(Task goal): The records that follow must be repeated exactly as they stand.

(Entries shown):
┌──

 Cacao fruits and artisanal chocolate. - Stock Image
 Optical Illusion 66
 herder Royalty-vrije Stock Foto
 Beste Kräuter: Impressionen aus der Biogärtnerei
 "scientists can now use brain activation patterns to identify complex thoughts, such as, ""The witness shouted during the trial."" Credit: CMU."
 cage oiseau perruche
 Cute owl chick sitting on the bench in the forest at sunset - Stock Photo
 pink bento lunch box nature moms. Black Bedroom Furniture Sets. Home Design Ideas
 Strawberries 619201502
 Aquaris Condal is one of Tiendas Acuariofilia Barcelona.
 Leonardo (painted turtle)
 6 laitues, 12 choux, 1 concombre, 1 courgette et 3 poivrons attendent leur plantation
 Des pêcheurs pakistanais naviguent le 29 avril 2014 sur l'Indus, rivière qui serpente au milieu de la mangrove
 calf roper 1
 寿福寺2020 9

└──

(Response area):
 Cacao fruits and artisanal chocolate. - Stock Image
 Optical Illusion 66
 herder Royalty-vrije Stock Foto
 Beste Kräuter: Impressionen aus der Biogärtnerei
 "scientists can now use brain activation patterns to identify complex thoughts, such as, ""The witness shouted during the trial."" Credit: CMU."
 cage oiseau perruche
 Cute owl chick sitting on the bench in the forest at sunset - Stock Photo
 pink bento lunch box nature moms. Black Bedroom Furniture Sets. Home Design Ideas
 Strawberries 619201502
 Aquaris Condal is one of Tiendas Acuariofilia Barcelona.
 Leonardo (painted turtle)
 6 laitues, 12 choux, 1 concombre, 1 courgette et 3 poivrons attendent leur plantation
 Des pêcheurs pakistanais naviguent le 29 avril 2014 sur l'Indus, rivière qui serpente au milieu de la mangrove
 calf roper 1
 寿福寺2020 9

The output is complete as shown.